5. Conclusions and Future Work

This paper presents TableBorderNet, a network specifically designed for the extraction of table borders from scanned road engineering drawings. By expanding the receptive field and incorporating global topological structure learning, TableBorderNet significantly enhances the accuracy of table border extraction and the connectivity of the extracted structures. The design of the topology loss function further strengthens the model’s ability to complete missing border regions, leading to a reduction in the topology error rate.

Overall, TableBorderNet excels in both pixel-wise segmentation accuracy and global structural awareness. Its performance metrics are impressive, achieving an IoU of 94.2% and a TE of 1.07% on a dataset of 5100 degraded patches derived from 17 original clean tables. The topology loss function reduces TE from 1.548% (using only BCE loss) to 1.07%, indicating a substantial improvement in the network’s capacity to learn the topological structure of table borders, effectively lowering the error rates associated with connectivity.

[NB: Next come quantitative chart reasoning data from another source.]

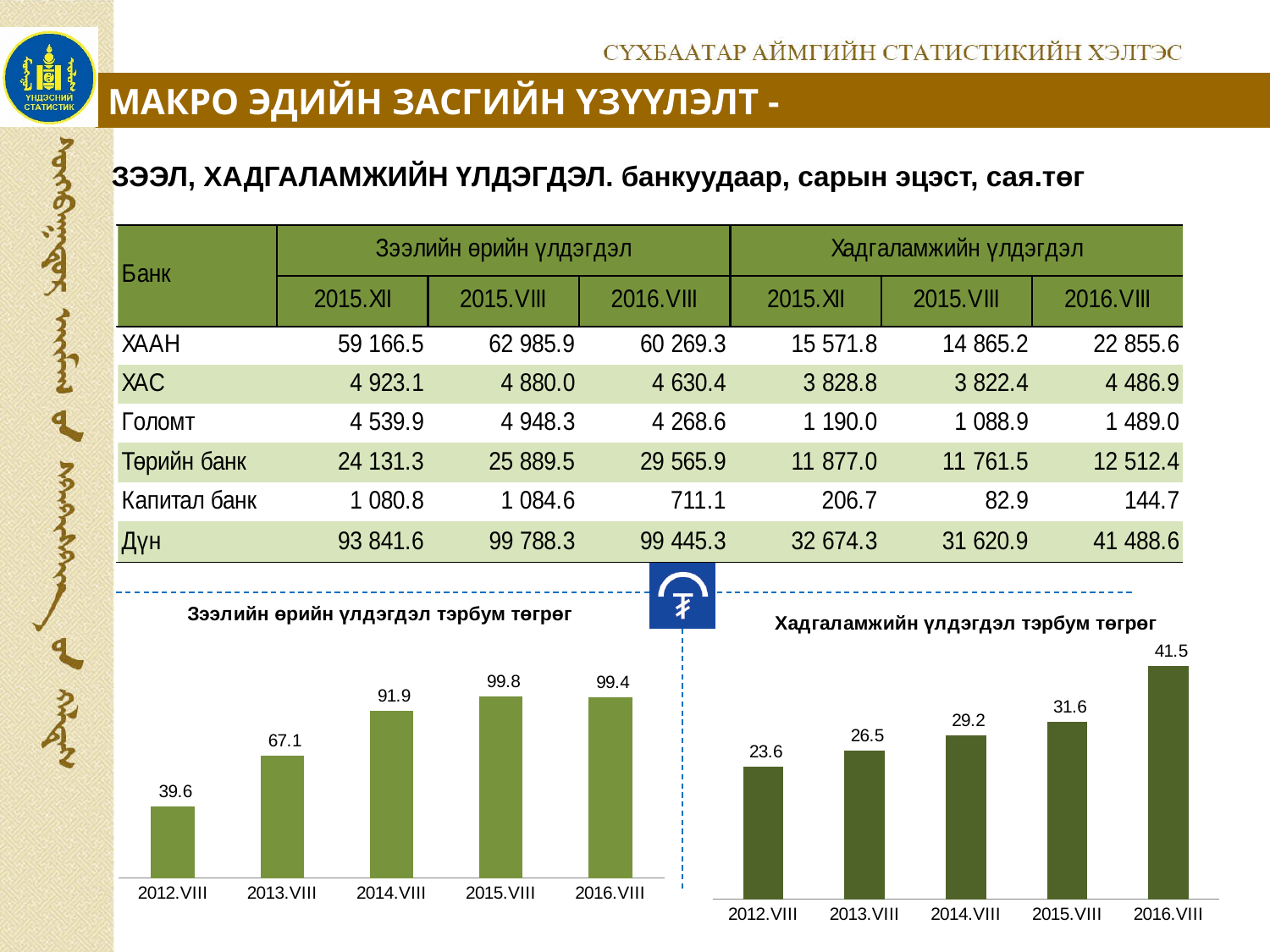
In the chart titled "Хадгаламжийн үлдэгдэл тэрбум төгрөг", which period has the lowest value? 2012.VIII In the chart titled "Зээлийн өрийн үлдэгдэл тэрбум төгрөг", what is the value for 2014.VIII? 91.9 What kind of chart is the one titled "Зээлийн өрийн үлдэгдэл тэрбум төгрөг"? Bar chart In the chart titled "Хадгаламжийн үлдэгдэл тэрбум төгрөг", how many bars are plotted? 5 In the chart titled "Хадгаламжийн үлдэгдэл тэрбум төгрөг", what is the value for 2013.VIII? 26.5 In the chart titled "Зээлийн өрийн үлдэгдэл тэрбум төгрөг", what is the difference between the values for 2013.VIII and 2012.VIII? 27.5 What is the title of the bar chart on the right side of the slide? Хадгаламжийн үлдэгдэл тэрбум төгрөг In the chart titled "Зээлийн өрийн үлдэгдэл тэрбум төгрөг", which is larger, the value for 2014.VIII or the value for 2013.VIII? 2014.VIII In the chart titled "Хадгаламжийн үлдэгдэл тэрбум төгрөг", do the values rise or fall from 2012.VIII to 2016.VIII? Rise In the chart titled "Зээлийн өрийн үлдэгдэл тэрбум төгрөг", what is the value for 2016.VIII? 99.4 In the chart titled "Зээлийн өрийн үлдэгдэл тэрбум төгрөг", which period has the highest value? 2015.VIII In the chart titled "Хадгаламжийн үлдэгдэл тэрбум төгрөг", what is the difference between the values for 2016.VIII and 2015.VIII? 9.9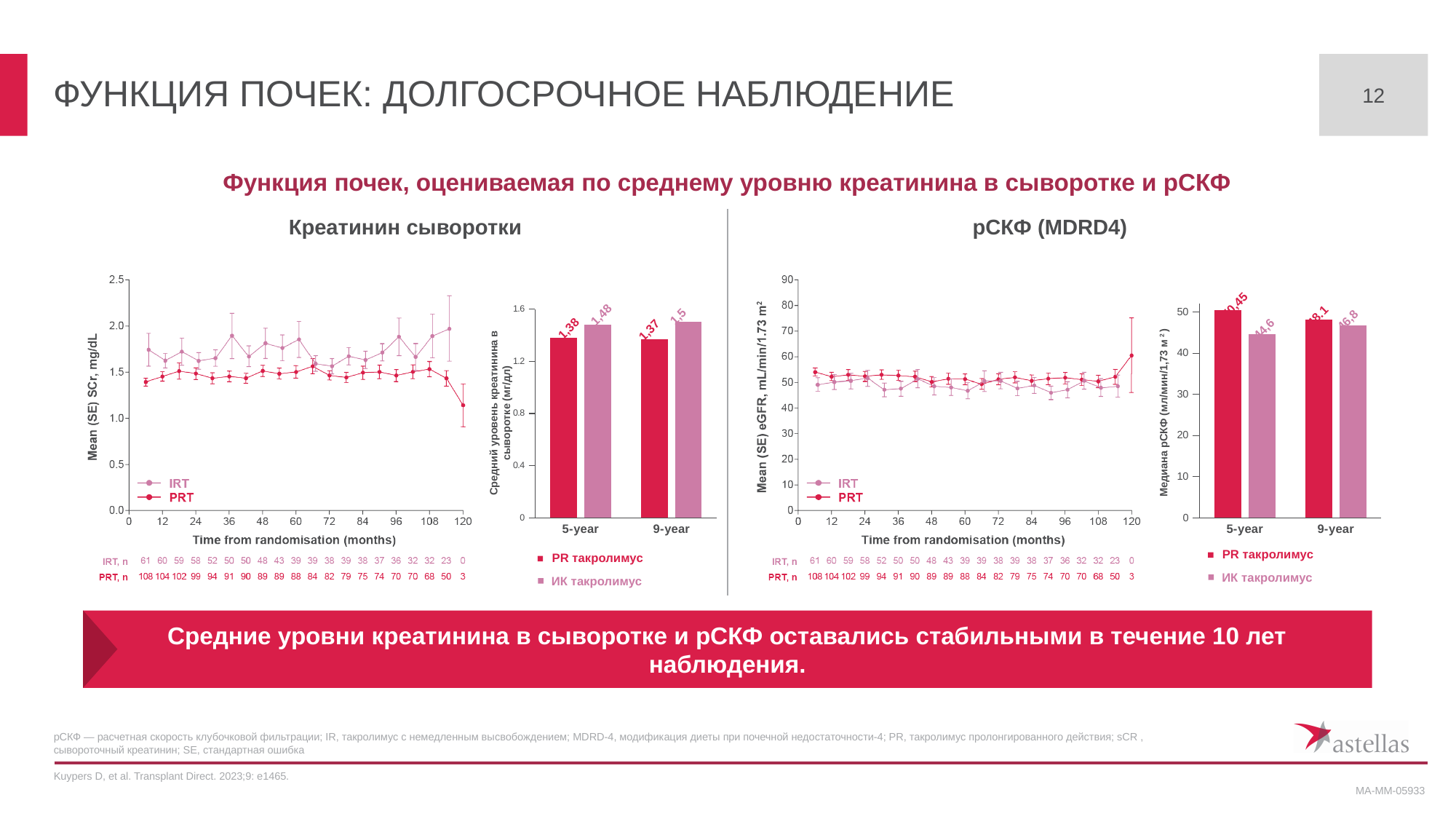
In the "Креатинин сыворотки" line chart, is the PRT value at 120 months greater or less than 1.5? less What are the two legend entries of the bar chart next to "рСКФ (MDRD4)"? PR такролимус and ИК такролимус How many series does the legend of the "Креатинин сыворотки" line chart list? 2 In the bar chart next to "Креатинин сыворотки", what is the value for PR такролимус at 5-year? 1,38 How many categories are shown on the x axis of the bar chart next to "рСКФ (MDRD4)"? 2 In the bar chart next to "Креатинин сыворотки", which is larger at 5-year: PR такролимус or ИК такролимус? ИК такролимус In the bar chart next to "рСКФ (MDRD4)", what is the difference between PR такролимус and ИК такролимус at 9-year? 1,3 What kind of chart is the "Креатинин сыворотки" chart on the left of the slide? line chart In the bar chart next to "рСКФ (MDRD4)", what is the value for ИК такролимус at 5-year? 44,6 In the bar chart next to "Креатинин сыворотки", what is the difference between ИК такролимус and PR такролимус at 9-year? 0,13 In the bar chart next to "рСКФ (MDRD4)", what is the value for PR такролимус at 9-year? 48,1 In the bar chart next to "Креатинин сыворотки", what is the value for ИК такролимус at 9-year? 1,5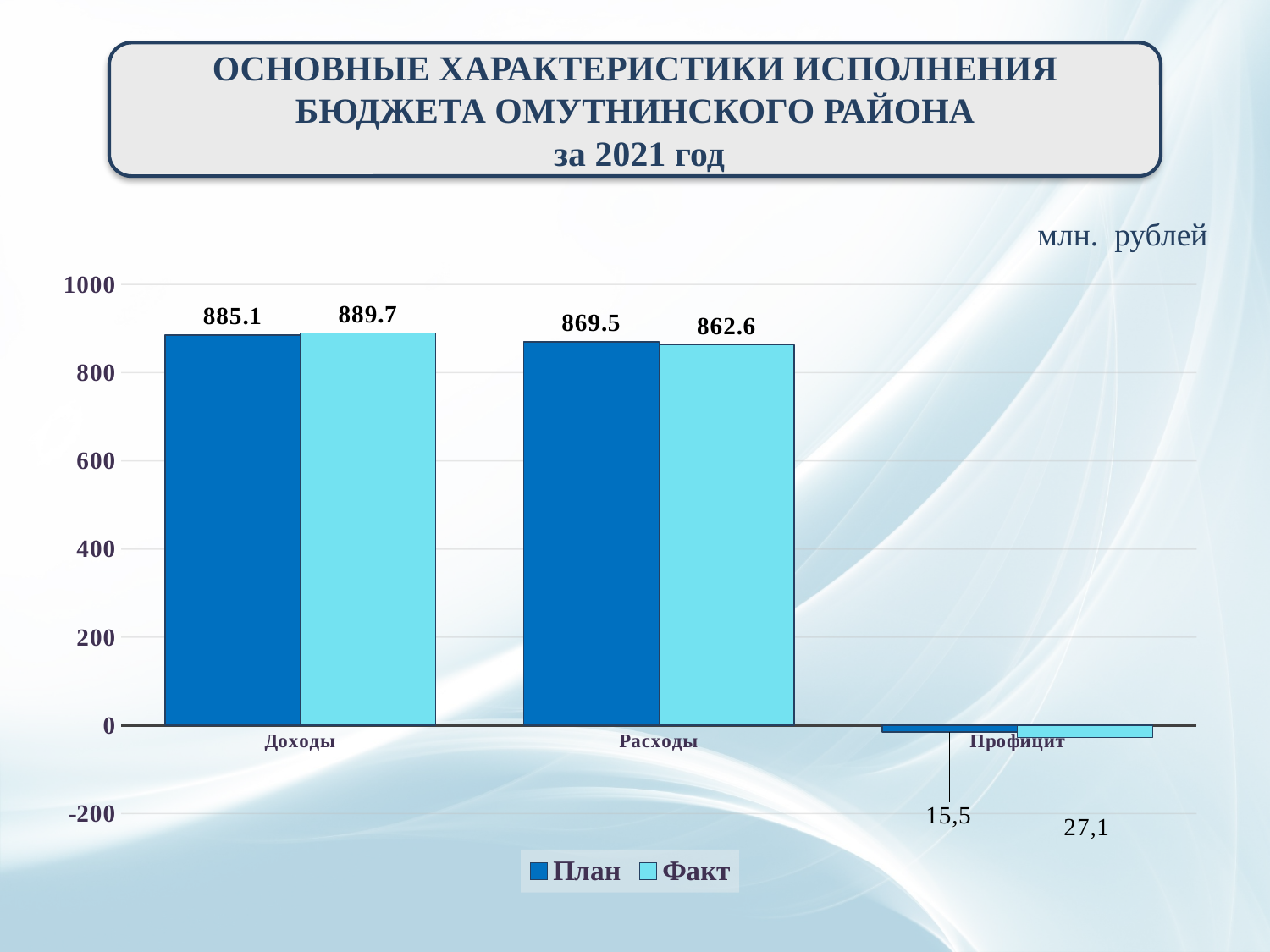
What is the План value for Доходы? 885.1 How many series does the legend list? 2 What is the Факт value for Доходы? 889.7 Which category has the lowest values in the chart? Профицит What value is printed for Факт under Профицит? 27,1 What is the difference between the План and Факт values for Расходы? 6.9 What is the План value for Расходы? 869.5 What kind of chart is shown on the slide? Bar chart What is the difference between the Факт and План values for Доходы? 4.6 How many categories are shown on the x axis? 3 Which is larger for Расходы, the План value or the Факт value? План What is the Факт value for Расходы? 862.6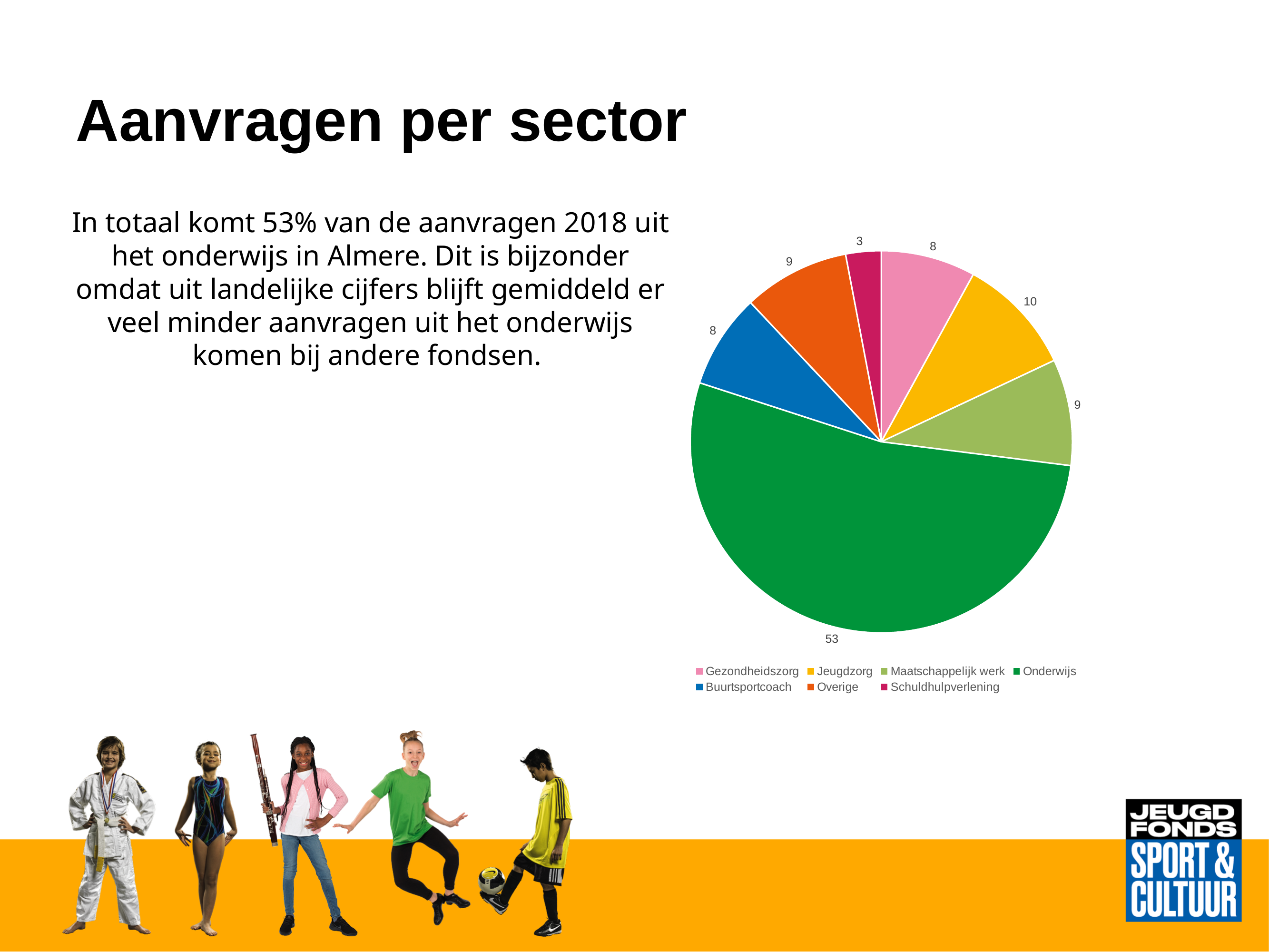
What kind of chart is shown on the slide? Pie chart What value is shown for the Buurtsportcoach slice? 8 Which sector has the smallest slice of the pie chart? Schuldhulpverlening How many sectors (slices) does the pie chart show? 7 Which sector has the largest slice of the pie chart? Onderwijs What is the difference between the values for Jeugdzorg and Schuldhulpverlening? 7 Which is larger, the value for Jeugdzorg or the value for Gezondheidszorg? Jeugdzorg What value is shown for the Schuldhulpverlening slice? 3 What share of the pie does the Onderwijs slice represent? 53% What colour is the Onderwijs slice in the pie chart? Green What value is shown for the Onderwijs slice of the pie chart? 53 What value is shown for the Jeugdzorg slice? 10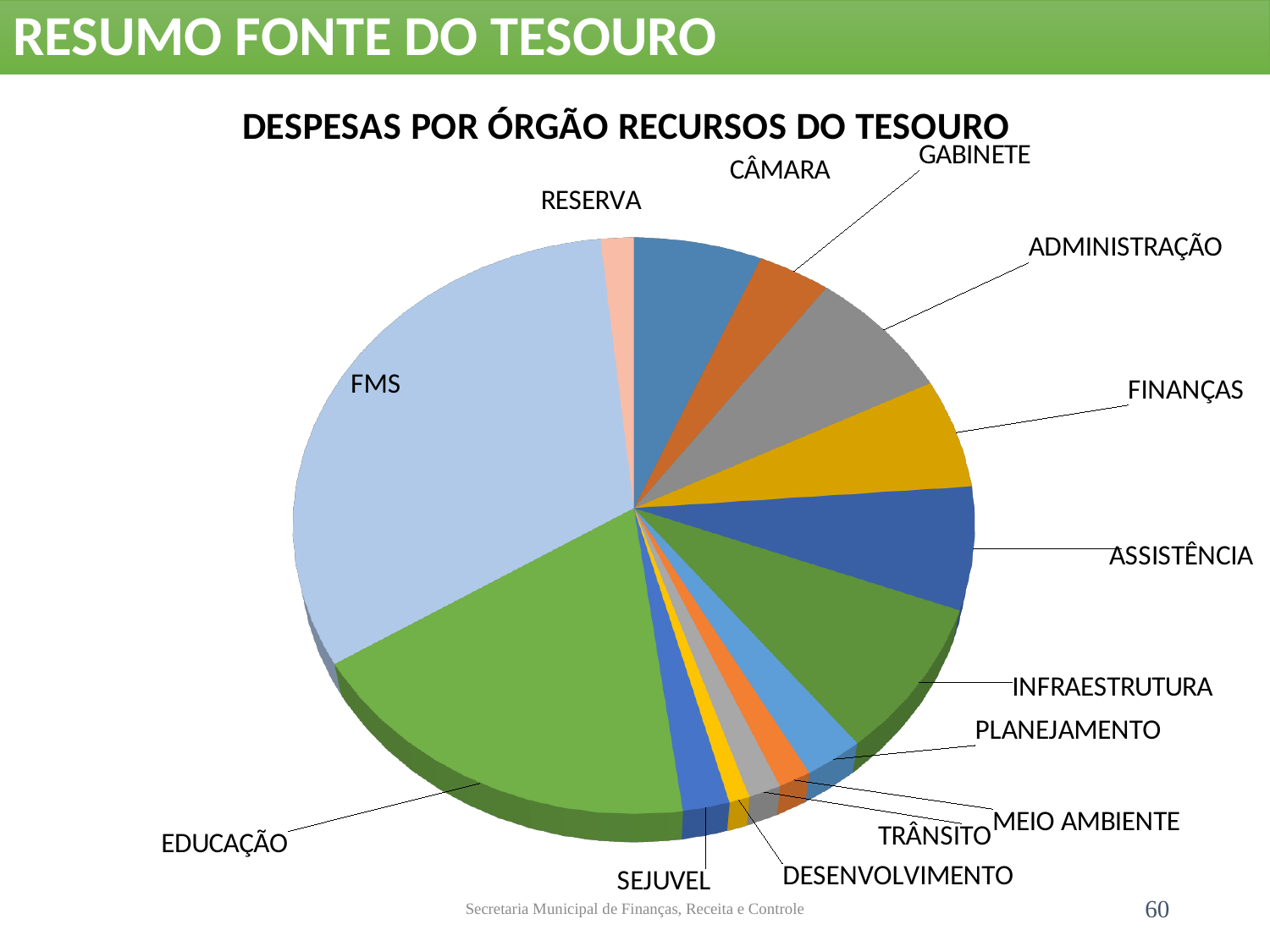
How many slices (categories) does the pie chart have? 14 Which category is the second-largest slice of the pie? EDUCAÇÃO What is the title of the chart? DESPESAS POR ÓRGÃO RECURSOS DO TESOURO Which slice is larger, ADMINISTRAÇÃO or RESERVA? ADMINISTRAÇÃO What kind of chart is shown on the slide? pie chart Which slice is larger, FMS or EDUCAÇÃO? FMS Which slice is larger, INFRAESTRUTURA or PLANEJAMENTO? INFRAESTRUTURA Which category has the largest slice of the pie? FMS What colour is the EDUCAÇÃO slice? green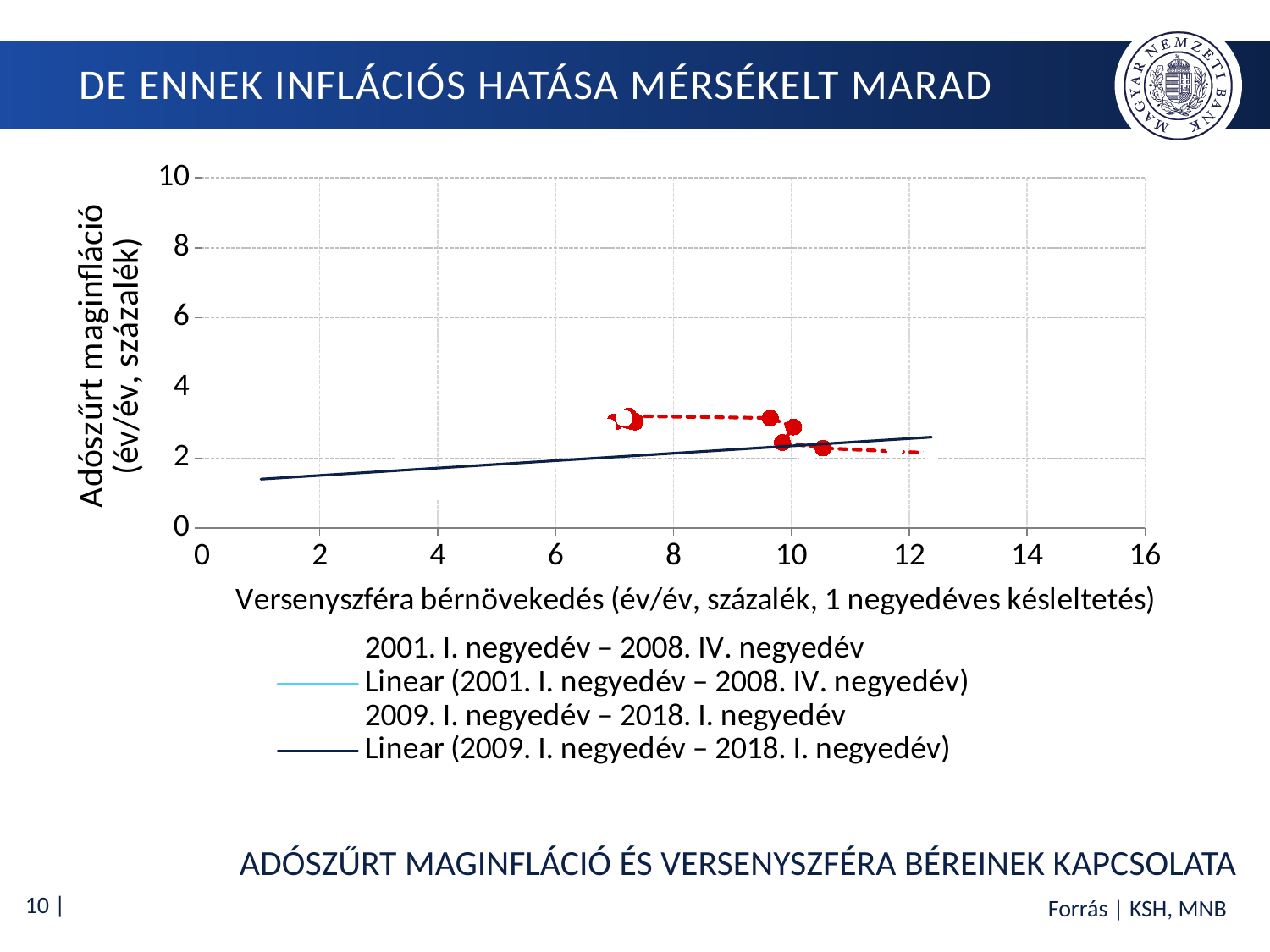
Are the plotted red data points greater or less than 4 on the vertical axis? less What kind of chart is shown on the slide? scatter chart Are the plotted red data points greater or less than 6 on the horizontal axis? greater What is the title of the chart? ADÓSZŰRT MAGINFLÁCIÓ ÉS VERSENYSZFÉRA BÉREINEK KAPCSOLATA What is the maximum value shown on the vertical axis? 10 How many entries does the chart legend list? 4 Does the dark 'Linear (2009. I. negyedév – 2018. I. negyedév)' trend line rise or fall as the x-axis value increases? rise What is the maximum value shown on the horizontal axis? 16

In practical applications, TableBorderNet significantly reduces the reliance on manual annotations, requiring only 17 initial tables compared to the typical 500–1000 needed for conventional supervised methods—this represents a 30–60× reduction in labeling effort. Additionally, the model cuts manual processing time from 15 min to just 10 s per table, yielding a 90-fold efficiency gain. It also achieves impressive accuracy in budget table data attribution, surpassing LDCNet’s performance. These gains highlight TableBorderNet’s transformative potential for engineering digitization, with applications extending to financial balance sheets, medical records, and other structured data systems.

Despite its strengths, TableBorderNet has limitations. The self-supervised approach relies on synthetic degradation, which may not fully replicate real-world variability, such as handwritten notes or non-uniform scans. Additionally, irregular layouts with non-grid structures or extensive cell merging challenge its assumptions of regular row–column patterns.

Future research can enhance TableBorderNet in several key areas:

(1)

Efficiency Optimization: Refining the topology feature enhancement module using lightweight architectures (e.g., MobileNet) to reduce computational overhead while maintaining accuracy.

(2)

Robustness Improvement: Employing generative adversarial networks (GANs) to simulate diverse real-world degradation patterns, improving adaptability to severe damage and organic variability.

(3)

Generalization Expansion: Integrating multimodal learning (text, borders, semantics) via transfer learning to handle non-standard tables (e.g., nested or handwritten layouts), broadening applicability across domains like finance and healthcare.

By balancing technical innovation with practical utility, TableBorderNet establishes a new benchmark for automated table extraction, offering a scalable and accurate solution with the potential to transform structured data management across various fields. The findings indicate significant research value and application potential for future advancements in engineering, finance, medical, and other domains.